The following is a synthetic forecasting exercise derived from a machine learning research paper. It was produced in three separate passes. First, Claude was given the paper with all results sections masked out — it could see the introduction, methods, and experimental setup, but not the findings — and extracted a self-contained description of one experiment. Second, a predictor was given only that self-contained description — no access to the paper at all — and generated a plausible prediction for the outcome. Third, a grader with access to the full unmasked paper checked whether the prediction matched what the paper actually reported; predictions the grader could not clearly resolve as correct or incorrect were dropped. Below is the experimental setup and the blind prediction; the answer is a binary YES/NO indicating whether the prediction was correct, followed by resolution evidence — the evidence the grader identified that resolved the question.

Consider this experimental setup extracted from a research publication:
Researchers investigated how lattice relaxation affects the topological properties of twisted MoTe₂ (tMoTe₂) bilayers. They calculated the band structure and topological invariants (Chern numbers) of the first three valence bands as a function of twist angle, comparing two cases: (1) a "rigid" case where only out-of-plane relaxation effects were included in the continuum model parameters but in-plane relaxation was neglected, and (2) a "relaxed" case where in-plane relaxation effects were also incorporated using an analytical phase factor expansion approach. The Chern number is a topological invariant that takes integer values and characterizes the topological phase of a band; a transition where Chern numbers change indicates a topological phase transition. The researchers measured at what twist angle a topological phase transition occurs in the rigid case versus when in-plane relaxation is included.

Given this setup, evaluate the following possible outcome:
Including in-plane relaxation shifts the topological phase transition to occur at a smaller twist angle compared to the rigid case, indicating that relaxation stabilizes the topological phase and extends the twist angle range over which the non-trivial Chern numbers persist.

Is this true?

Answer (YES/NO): NO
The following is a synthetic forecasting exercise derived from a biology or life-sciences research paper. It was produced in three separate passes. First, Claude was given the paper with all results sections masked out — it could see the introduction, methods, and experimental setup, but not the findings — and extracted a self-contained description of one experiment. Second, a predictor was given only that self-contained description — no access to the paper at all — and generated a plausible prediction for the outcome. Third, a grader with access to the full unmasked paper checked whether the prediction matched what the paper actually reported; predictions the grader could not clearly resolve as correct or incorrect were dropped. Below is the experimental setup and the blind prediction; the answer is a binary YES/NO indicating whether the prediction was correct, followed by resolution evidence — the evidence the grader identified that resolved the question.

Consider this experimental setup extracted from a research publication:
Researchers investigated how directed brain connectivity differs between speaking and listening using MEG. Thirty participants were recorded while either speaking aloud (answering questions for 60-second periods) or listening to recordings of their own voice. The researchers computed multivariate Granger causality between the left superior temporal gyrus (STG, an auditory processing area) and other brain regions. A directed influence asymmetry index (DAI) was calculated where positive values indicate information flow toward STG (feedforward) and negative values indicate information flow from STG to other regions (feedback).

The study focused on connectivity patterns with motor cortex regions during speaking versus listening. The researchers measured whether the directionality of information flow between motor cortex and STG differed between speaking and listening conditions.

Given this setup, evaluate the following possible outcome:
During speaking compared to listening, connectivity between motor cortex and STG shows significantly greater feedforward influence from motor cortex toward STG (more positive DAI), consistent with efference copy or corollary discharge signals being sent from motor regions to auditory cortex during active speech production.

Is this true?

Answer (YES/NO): NO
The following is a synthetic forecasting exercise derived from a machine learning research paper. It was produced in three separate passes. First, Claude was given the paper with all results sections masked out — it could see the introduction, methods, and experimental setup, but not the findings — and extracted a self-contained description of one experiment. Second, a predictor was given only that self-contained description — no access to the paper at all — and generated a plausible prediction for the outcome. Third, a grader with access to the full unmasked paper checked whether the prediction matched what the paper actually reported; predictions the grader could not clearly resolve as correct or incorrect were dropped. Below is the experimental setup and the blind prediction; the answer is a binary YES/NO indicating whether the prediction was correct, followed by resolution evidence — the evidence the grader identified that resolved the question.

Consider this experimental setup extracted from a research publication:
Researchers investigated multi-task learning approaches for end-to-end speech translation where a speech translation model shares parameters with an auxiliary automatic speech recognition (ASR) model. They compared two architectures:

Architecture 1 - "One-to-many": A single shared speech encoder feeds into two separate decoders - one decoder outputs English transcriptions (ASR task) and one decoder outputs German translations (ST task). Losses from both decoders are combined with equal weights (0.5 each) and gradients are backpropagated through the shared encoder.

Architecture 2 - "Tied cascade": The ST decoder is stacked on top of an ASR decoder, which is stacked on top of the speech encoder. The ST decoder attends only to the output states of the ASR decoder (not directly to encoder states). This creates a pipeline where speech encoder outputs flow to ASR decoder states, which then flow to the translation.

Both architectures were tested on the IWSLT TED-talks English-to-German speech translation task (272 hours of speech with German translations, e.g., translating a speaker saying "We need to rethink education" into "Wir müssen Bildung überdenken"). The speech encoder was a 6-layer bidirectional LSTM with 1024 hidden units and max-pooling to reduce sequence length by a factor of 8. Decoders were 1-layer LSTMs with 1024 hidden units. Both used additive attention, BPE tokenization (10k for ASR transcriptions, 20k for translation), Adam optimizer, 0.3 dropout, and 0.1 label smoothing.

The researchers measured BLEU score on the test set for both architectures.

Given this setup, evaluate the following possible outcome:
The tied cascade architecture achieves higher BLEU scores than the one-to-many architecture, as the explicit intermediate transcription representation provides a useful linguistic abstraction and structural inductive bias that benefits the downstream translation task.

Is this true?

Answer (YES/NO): NO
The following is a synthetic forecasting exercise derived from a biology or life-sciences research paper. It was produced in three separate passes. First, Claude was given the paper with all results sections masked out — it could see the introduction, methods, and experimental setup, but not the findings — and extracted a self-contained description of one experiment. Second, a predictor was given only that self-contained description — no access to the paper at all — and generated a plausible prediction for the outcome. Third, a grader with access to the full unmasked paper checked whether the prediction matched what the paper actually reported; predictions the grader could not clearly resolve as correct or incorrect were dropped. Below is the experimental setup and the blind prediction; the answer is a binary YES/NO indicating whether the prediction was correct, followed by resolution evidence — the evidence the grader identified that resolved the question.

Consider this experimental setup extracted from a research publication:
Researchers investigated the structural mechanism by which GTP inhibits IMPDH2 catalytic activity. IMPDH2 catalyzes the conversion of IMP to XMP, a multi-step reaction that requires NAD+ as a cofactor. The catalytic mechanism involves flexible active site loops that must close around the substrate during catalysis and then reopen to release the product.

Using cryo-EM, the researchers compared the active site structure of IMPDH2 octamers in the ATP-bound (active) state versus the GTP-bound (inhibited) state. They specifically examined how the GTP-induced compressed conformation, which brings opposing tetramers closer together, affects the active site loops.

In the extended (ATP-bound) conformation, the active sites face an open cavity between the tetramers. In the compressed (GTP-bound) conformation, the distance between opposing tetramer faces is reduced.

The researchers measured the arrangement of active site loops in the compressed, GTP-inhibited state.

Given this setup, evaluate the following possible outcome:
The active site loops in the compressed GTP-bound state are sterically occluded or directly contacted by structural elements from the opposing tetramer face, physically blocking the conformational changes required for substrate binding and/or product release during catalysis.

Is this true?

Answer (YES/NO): YES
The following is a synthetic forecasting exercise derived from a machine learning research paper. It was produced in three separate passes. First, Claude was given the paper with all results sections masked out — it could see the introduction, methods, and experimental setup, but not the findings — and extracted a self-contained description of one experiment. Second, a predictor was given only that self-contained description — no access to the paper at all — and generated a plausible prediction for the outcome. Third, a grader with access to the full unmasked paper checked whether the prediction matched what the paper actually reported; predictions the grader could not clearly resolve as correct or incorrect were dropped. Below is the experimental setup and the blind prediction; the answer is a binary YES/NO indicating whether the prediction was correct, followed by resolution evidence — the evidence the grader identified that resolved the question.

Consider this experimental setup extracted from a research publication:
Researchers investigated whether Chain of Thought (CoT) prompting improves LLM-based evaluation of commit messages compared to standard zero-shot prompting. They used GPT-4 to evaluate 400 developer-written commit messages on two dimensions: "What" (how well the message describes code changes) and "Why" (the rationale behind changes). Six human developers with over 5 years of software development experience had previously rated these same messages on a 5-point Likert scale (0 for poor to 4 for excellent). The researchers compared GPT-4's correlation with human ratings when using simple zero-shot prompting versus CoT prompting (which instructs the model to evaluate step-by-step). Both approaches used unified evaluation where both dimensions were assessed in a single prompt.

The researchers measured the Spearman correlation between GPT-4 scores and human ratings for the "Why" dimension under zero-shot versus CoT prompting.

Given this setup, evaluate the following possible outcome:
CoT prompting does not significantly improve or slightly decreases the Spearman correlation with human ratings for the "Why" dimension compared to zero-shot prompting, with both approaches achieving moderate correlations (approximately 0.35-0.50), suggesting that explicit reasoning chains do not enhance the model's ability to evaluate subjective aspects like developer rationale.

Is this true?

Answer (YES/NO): NO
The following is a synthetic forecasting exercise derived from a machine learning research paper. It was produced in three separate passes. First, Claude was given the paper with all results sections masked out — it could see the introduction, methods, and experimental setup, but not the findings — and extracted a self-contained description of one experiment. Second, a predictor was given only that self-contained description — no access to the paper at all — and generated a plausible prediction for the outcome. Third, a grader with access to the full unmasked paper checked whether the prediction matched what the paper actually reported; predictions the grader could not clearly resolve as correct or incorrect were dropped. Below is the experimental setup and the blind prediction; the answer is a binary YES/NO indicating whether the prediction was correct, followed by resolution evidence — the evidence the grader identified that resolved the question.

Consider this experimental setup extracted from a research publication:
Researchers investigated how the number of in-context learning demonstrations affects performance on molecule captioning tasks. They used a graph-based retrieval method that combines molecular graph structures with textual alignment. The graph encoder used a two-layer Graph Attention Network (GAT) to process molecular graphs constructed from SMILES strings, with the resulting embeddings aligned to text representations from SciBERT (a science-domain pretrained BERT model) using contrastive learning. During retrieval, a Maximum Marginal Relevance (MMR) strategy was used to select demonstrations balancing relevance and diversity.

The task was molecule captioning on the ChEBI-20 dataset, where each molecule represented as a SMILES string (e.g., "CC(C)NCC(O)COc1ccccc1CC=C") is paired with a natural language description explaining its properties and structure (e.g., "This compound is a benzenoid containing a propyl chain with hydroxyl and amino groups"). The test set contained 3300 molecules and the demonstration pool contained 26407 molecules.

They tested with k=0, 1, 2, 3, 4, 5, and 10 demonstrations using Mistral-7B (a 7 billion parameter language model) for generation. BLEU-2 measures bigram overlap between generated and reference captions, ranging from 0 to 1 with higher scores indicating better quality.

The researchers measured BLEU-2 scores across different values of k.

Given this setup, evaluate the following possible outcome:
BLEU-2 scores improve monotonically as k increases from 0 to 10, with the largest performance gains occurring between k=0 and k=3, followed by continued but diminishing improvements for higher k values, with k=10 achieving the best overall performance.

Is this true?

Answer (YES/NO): NO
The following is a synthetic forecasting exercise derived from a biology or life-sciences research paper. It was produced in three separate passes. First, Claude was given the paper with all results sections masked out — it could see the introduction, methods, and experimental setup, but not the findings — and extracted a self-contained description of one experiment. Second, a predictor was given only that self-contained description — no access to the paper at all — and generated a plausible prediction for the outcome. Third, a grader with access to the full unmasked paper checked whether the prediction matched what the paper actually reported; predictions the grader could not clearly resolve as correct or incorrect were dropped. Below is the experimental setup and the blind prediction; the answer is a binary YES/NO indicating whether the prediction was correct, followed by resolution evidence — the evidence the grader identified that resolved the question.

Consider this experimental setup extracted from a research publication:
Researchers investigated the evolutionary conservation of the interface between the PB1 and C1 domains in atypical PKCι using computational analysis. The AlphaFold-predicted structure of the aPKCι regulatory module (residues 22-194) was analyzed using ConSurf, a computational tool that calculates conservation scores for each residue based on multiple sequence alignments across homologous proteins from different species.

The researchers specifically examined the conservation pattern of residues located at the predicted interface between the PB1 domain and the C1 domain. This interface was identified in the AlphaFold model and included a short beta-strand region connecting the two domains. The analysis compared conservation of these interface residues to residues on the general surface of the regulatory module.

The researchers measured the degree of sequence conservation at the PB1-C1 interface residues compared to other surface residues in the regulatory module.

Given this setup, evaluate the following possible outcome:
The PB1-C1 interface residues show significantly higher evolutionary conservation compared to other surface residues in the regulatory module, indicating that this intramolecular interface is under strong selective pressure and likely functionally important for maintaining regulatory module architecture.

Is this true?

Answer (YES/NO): YES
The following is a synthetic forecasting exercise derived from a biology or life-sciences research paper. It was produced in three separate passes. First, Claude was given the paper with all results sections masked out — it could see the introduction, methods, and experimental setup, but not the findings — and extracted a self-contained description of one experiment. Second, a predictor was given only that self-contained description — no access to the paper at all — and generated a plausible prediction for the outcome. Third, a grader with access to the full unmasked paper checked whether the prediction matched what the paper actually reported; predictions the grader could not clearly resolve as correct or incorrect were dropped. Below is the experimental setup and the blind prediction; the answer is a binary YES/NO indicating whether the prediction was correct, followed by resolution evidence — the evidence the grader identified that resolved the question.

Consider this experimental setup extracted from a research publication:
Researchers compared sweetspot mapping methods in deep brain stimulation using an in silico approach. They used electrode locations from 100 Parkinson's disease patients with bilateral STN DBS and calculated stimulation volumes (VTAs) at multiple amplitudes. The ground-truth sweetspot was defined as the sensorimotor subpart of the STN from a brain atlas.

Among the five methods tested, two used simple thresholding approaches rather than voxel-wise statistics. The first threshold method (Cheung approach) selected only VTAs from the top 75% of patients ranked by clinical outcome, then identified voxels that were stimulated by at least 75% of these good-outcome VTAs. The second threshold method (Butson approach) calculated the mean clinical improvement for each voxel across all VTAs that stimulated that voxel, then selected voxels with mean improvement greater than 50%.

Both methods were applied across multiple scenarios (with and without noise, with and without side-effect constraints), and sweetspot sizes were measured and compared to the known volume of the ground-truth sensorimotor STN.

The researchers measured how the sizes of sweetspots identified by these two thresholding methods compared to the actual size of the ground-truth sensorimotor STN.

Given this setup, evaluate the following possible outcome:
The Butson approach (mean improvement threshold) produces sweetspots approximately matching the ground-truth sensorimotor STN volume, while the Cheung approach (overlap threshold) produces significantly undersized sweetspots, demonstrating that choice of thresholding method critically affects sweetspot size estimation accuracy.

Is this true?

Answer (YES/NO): NO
════
- _Description of the task_: Each line of the material above that contains the string "positive" adds one to the count; report the final count only.

- _Output of the task_: 2